(1.) Heart of the question is whether in determining the extent of the total holdings under the Maharashtra Agricultural Lands (Ceiling on Holdings) Act, 1961 ("the Act" for short), the consideration of the requirement of making provision for the expenses for marriage and/or maintenance of unmarried major daughter in a general partition in a Hindu family has any place.
(2.) Petitioner 1 Bhagwandas Heda's Joint family consists of his wife Smt. Kamlabai (petitioner 2). three minor sons: Amritlal (petitioner 3), Tarachand (petitioner 4) and HemantKumar, two minor unmarried daughter : Premalatha and Hemalata and a major unmarried daughter Kiran. Bhagwandas as the held of the family filed a return of total holdings as required under Section 12 of the Act. On making enquiry, the SLDT found 34.24 acres as surplus. In appeal the MRT maintained this order. Being aggrieved, the present petition under Article 226 of the constitution has been filed.
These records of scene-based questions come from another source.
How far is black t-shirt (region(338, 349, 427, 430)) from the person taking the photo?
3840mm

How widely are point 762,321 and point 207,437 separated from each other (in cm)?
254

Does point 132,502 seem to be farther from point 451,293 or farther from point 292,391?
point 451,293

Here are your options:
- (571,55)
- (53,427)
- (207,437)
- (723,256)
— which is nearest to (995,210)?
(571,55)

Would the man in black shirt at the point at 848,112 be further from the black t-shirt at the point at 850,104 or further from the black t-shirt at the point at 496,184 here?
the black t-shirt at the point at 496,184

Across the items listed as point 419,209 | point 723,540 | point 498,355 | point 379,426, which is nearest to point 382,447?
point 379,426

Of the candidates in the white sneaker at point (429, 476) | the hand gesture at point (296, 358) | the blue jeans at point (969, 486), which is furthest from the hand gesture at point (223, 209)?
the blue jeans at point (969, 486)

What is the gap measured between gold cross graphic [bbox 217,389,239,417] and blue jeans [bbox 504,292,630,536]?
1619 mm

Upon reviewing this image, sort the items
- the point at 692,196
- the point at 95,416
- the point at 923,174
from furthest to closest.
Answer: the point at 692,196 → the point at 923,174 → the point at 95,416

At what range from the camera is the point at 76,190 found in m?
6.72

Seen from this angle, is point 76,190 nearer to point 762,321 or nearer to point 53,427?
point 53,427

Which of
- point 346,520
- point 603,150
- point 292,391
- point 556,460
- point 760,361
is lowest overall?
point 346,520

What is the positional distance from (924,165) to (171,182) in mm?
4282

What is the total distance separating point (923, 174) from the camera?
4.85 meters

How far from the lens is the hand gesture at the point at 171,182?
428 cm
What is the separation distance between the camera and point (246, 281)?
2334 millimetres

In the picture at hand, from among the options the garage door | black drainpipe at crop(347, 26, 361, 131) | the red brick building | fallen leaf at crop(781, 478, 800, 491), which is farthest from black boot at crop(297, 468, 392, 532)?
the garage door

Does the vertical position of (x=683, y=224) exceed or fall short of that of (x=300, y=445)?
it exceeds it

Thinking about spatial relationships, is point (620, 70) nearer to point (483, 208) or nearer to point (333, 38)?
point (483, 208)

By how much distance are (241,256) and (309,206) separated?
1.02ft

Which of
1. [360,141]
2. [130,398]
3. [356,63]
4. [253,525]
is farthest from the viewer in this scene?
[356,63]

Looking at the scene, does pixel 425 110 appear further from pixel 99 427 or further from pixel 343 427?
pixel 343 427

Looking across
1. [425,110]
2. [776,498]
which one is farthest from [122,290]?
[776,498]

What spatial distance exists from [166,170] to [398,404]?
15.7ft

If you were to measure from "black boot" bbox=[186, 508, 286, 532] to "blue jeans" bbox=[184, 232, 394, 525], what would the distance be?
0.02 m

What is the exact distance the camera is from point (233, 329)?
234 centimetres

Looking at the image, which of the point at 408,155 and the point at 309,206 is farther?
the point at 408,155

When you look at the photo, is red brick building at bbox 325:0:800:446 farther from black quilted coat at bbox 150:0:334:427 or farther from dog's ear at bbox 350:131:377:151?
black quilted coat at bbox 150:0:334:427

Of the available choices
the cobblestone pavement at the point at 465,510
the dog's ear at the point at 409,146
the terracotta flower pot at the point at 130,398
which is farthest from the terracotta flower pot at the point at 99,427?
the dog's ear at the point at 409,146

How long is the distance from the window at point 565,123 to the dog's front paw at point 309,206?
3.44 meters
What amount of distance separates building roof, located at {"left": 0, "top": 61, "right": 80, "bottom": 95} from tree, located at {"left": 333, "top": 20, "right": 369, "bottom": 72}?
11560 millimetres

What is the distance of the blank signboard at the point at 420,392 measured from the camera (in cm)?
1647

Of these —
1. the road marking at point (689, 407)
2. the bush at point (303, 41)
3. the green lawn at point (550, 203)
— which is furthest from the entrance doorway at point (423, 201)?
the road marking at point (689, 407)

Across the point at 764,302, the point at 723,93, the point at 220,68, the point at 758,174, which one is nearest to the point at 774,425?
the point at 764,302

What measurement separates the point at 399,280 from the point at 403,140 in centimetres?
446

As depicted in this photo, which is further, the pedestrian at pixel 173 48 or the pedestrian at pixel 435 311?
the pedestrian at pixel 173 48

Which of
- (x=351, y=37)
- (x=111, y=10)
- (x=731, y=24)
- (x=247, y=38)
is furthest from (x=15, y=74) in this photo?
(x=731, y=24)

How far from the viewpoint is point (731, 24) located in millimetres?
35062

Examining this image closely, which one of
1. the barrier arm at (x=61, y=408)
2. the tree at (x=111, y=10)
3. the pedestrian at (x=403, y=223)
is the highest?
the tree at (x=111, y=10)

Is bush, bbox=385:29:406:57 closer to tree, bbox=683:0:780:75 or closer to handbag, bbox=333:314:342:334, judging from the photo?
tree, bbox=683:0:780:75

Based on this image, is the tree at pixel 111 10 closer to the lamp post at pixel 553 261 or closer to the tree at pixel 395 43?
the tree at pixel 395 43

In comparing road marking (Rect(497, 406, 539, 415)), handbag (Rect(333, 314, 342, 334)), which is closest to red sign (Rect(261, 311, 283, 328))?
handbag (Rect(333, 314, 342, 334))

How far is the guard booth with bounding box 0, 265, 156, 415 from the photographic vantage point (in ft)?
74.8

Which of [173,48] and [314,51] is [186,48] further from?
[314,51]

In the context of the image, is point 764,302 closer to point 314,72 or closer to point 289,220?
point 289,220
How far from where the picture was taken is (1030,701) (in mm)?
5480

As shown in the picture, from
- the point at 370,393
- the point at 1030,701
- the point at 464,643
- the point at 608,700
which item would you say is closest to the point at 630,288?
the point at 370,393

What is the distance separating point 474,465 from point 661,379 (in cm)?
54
(3.) Two points were originally raised in this petition. One relates to the extent of Pot-kharab land. According to the petitioner. 9.30 acres (and not merely 4019 acres as held by the Authorities) is the extent of Pot-kharab land. The areas covered by drainage work. embankment, etc. which are maintained for the purposes of agriculture were not excluded by the Authorities as they fall within the definition of the term "land" under Section 2 (16) of the Act. It seems to me that the finding recorded is correct. My attention was invited to the statement of patwari examined on behalf of the State to the effect that one Nala exists in field survey 2/1 of mouza Esapur. It is contended that at least the area of the Nala should have been excluded. There is no material on record about the nature and extent of the Nala. Even in the writ petition these details are missing. Hence this contention also cannot be accepted. The other point relates to the difference of two acres out of this very field initially measuring 15.21 acres. Area of 10 acres out of this was sold in the year 1971 to Abdul Rahim (respondent 3). The authorities did not accept the case that though in the sale deed only 10 acres is mentioned, the purchaser wrongly took possession of 12 acres. No valid reason is demonstrated before me to take a different view of the matter. Crop statement for the year 1970-71 (the correctness of which was not disputed in appeal) and the statement made by petitioner 1 indicates his physical possession over 5.21 acres. It is true that crop-statements for subsequent years and the oral testimony of the purchaser does indicate his physical possession over 12 acres. But that evidence has not been accepted. The finding is thus based on appreciation of evidence.